Thursday 25 June 2009

Girl Hungry

"We could never learn to be brave and patient if there were only joy in the world."
Helen Keller (1880-1968)
Yesterday I posted a poem about regrets. I wrote it at 3am on Monday night, a sort of companion piece to the cake event, as both experiences were prompted by my medical ophthalmologist's latest assessment of my eyes. I know I have a cataract, and glaucoma, and a Molteno tube and damaged optic nerves and a ten year old trabeculectomy bleb which Dr Meyer (a ring wraith from the dark side if ever there was one), thinks has had its day. But I cannot think of these things, and be happy. So I choose happiness. After delivering his morbid verdict ("Hmm, may require needling"), he peered suspiciously at me and said, "You don't look worried." I flashed him a sunny smile, and said I was done with fear, and worry... and he said, (and I am gritting my teeth as I write this), "The Rituximab must be working as an anti-depressant then"... He was joking. Of course, he must have been joking. But I wanted to bite him! Here am I, passionately embracing the Brave and Cheery path, and there is he, the doctor, congratulating the medicines!

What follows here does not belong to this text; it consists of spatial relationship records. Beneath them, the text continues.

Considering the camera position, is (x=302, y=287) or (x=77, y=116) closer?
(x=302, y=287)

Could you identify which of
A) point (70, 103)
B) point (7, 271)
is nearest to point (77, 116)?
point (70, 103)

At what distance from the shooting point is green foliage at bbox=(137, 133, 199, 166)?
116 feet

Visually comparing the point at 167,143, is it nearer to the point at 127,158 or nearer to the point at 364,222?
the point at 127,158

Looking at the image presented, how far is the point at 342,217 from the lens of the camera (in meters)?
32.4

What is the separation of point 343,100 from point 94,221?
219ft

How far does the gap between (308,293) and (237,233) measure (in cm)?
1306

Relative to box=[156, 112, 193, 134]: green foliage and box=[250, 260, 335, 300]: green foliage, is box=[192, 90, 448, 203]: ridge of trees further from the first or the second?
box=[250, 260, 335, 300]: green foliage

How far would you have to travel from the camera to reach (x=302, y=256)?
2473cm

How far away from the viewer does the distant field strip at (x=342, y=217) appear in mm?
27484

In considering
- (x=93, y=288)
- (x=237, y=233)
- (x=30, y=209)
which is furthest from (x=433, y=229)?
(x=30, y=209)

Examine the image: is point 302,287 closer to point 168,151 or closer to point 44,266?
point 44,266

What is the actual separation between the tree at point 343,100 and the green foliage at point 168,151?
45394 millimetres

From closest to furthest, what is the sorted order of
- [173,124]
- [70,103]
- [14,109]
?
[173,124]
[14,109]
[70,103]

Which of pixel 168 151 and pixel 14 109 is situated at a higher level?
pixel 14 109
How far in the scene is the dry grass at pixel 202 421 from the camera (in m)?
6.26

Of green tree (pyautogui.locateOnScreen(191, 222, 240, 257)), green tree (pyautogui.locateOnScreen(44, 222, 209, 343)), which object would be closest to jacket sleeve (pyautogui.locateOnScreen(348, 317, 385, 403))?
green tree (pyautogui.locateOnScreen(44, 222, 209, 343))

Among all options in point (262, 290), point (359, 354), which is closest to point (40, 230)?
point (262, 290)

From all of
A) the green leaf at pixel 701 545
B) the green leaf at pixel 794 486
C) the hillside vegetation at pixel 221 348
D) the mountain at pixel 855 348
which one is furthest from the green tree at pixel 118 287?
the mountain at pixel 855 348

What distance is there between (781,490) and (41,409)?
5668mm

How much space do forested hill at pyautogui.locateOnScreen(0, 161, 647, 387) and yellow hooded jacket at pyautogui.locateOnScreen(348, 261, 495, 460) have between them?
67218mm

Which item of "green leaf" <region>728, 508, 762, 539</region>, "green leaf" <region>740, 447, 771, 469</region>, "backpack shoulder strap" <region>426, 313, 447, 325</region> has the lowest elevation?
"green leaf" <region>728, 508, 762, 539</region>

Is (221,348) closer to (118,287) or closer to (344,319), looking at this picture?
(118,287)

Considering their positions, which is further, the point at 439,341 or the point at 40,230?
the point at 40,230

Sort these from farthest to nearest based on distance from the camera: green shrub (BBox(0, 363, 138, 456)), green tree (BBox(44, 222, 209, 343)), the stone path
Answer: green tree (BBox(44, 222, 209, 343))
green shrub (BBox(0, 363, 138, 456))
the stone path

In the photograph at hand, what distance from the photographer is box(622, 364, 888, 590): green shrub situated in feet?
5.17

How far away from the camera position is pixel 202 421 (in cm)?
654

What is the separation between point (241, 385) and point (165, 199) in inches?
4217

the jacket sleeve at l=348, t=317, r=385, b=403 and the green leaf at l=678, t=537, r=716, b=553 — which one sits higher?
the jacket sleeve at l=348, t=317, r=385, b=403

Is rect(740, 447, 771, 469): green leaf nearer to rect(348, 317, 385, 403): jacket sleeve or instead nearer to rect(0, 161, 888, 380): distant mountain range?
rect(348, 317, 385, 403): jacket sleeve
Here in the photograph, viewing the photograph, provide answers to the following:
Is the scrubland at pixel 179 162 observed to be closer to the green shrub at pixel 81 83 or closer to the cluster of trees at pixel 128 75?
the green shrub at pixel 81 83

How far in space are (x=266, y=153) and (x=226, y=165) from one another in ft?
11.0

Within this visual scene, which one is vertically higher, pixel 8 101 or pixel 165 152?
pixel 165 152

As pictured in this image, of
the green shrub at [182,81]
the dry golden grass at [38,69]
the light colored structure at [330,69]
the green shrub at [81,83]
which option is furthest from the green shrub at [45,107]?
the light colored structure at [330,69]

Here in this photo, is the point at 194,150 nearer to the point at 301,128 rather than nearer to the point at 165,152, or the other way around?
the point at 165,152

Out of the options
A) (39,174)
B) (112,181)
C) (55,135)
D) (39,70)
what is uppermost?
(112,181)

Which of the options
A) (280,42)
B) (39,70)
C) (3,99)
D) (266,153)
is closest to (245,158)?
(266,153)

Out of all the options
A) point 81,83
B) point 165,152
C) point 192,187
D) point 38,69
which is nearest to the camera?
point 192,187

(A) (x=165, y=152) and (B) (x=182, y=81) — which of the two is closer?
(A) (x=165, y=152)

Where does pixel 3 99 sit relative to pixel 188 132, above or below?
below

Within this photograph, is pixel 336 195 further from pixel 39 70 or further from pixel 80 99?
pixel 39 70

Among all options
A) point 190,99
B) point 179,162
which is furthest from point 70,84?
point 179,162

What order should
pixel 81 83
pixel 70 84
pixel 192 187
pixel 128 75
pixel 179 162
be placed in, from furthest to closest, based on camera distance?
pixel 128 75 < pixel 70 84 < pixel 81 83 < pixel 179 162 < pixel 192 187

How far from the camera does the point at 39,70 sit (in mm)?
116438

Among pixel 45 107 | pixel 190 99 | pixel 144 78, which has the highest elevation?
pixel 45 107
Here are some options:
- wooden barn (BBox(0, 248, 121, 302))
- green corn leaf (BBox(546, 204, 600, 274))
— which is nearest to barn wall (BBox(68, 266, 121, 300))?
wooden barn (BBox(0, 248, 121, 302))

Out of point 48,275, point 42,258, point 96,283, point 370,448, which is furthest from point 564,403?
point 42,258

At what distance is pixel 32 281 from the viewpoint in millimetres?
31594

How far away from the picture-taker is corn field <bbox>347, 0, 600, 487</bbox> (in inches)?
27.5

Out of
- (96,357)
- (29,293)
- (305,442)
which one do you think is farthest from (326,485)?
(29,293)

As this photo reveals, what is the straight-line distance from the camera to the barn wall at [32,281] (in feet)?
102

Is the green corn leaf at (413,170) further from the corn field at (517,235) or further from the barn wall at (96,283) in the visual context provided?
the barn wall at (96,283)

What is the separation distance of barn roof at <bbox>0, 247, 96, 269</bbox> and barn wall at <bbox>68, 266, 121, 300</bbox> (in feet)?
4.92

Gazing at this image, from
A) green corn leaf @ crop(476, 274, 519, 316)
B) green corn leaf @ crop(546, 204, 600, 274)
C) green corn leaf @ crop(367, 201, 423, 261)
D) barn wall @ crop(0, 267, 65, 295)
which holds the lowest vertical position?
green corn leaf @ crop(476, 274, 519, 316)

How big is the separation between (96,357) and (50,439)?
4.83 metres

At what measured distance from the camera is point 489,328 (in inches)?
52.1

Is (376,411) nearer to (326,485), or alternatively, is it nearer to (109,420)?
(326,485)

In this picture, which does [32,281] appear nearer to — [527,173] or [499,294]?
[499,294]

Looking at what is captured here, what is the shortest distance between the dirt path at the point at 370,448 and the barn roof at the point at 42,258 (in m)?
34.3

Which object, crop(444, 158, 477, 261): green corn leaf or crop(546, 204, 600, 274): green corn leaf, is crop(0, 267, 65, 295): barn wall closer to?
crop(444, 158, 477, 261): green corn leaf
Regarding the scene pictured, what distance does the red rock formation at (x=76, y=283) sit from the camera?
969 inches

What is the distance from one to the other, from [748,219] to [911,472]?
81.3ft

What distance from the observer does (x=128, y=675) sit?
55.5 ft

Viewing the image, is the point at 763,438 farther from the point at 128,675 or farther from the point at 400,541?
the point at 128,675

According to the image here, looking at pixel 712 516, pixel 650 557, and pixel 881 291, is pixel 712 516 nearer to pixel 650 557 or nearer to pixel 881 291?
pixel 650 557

My friend Nergish, asks an interesting question in her comment on the cakes, "Do you think people have different capacities to enjoy experiences?"
Perhaps the answer lies in our experience of suffering. My experiences seem to have left me, not brave and patient and Helen Kellerish so much as hungry. I want to eat life, not in slices, but in great galumphing feasts. I do not want a life of regrets, but I am glad I write of them now. Once I write a thing, it ceases to be insurmountable. And in time, may cease to be a thing to regret at all.